Background: Coronary computed tomography angiography (CCTA) is essential for diagnosing coronary artery disease as it provides detailed images of the heart's blood vessels to identify blockages or abnormalities. Traditionally, determining the computed tomography (CT) scanning range has relied on manual methods due to limited automation in this area.

Aim: To develop and evaluate a novel deep learning approach to automate the determination of CCTA scan ranges using anteroposterior scout images.

Methods: A retrospective analysis was conducted on chest CT data from 1388 patients at the Radiology Department of the First Affiliated Hospital of a university-affiliated hospital, collected between February 27 and March 27, 2024. A deep learning model was trained on anteroposterior scout images with annotations based on CCTA standards. The dataset was split into training (672 cases), validation (167 cases), and test (167 cases) sets to ensure robust model evaluation.

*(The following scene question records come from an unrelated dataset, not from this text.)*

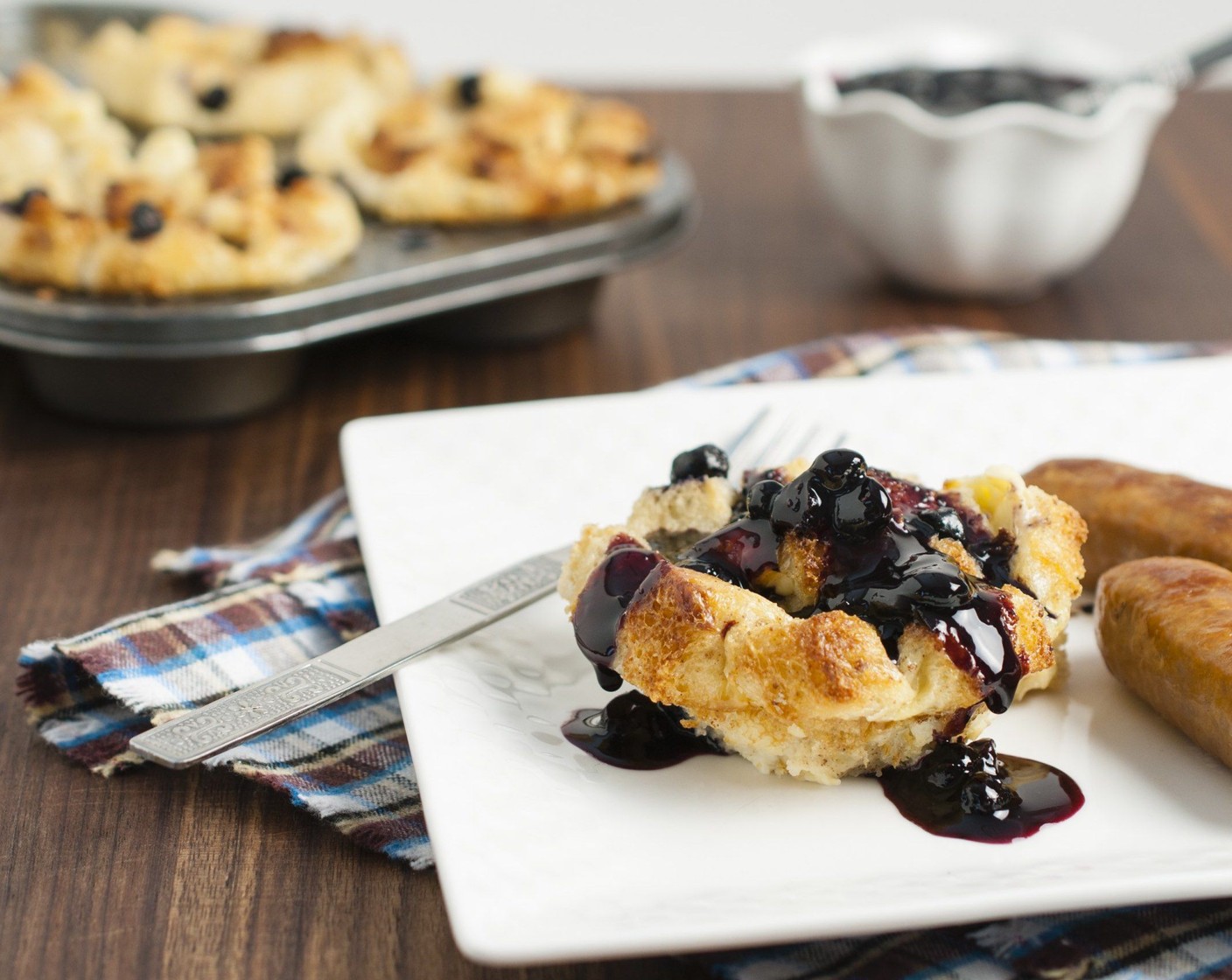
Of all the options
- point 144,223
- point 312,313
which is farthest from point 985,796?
point 144,223

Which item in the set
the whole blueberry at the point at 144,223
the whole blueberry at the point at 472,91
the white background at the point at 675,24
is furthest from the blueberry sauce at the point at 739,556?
the white background at the point at 675,24

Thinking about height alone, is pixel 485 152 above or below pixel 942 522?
below

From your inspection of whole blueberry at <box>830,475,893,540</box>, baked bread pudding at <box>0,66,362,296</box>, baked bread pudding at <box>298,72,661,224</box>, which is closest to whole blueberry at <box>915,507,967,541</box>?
whole blueberry at <box>830,475,893,540</box>

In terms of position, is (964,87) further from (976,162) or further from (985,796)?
(985,796)

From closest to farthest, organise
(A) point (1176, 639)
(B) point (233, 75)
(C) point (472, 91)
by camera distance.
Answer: (A) point (1176, 639), (C) point (472, 91), (B) point (233, 75)

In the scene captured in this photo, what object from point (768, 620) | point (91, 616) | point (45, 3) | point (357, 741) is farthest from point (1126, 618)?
point (45, 3)

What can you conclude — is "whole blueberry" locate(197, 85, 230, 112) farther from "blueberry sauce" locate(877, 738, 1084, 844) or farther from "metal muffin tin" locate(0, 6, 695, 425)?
"blueberry sauce" locate(877, 738, 1084, 844)

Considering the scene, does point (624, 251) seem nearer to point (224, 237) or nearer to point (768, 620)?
point (224, 237)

Results: The study demonstrated exceptional performance on the test set, achieving a mean average precision (mAP50) of 0.995 and mAP50-95 of 0.994 for determining CCTA scan ranges.

Conclusion: This study demonstrates that: (1) Anteroposterior scout images can effectively estimate CCTA scan ranges; and (2) Estimates can be dynamically adjusted to meet the needs of various medical institutions.

Abstract Image

Abstract Image

Abstract Image

基于深度学习的冠状动脉ct血管造影扫描范围的确定。
背景:冠状动脉计算机断层血管造影(CCTA)对诊断冠状动脉疾病至关重要,因为它提供了心脏血管的详细图像,以识别阻塞或异常。传统上,由于该领域的自动化程度有限,确定计算机断层扫描(CT)的扫描范围依赖于人工方法。目的:开发和评估一种新的深度学习方法,利用正位侦察图像自动确定CCTA扫描范围。方法:回顾性分析某大学附属医院第一附属医院放射科于2024年2月27日至3月27日收治的1388例患者的胸部CT资料。基于CCTA标准,对侦察图像进行深度学习训练。数据集被分为训练集(672例)、验证集(167例)和测试集(167例),以确保模型评估的鲁棒性。结果:该研究在测试集上表现出优异的性能,在确定CCTA扫描范围方面实现了0.995的平均精度(mAP50)和0.994的mAP50-95。结论:本研究表明:(1)正位侦察图像能有效估计CCTA扫描范围;(2)估算值可以动态调整,以满足不同医疗机构的需求。
本文章由计算机程序翻译,如有差异,请以英文原文为准。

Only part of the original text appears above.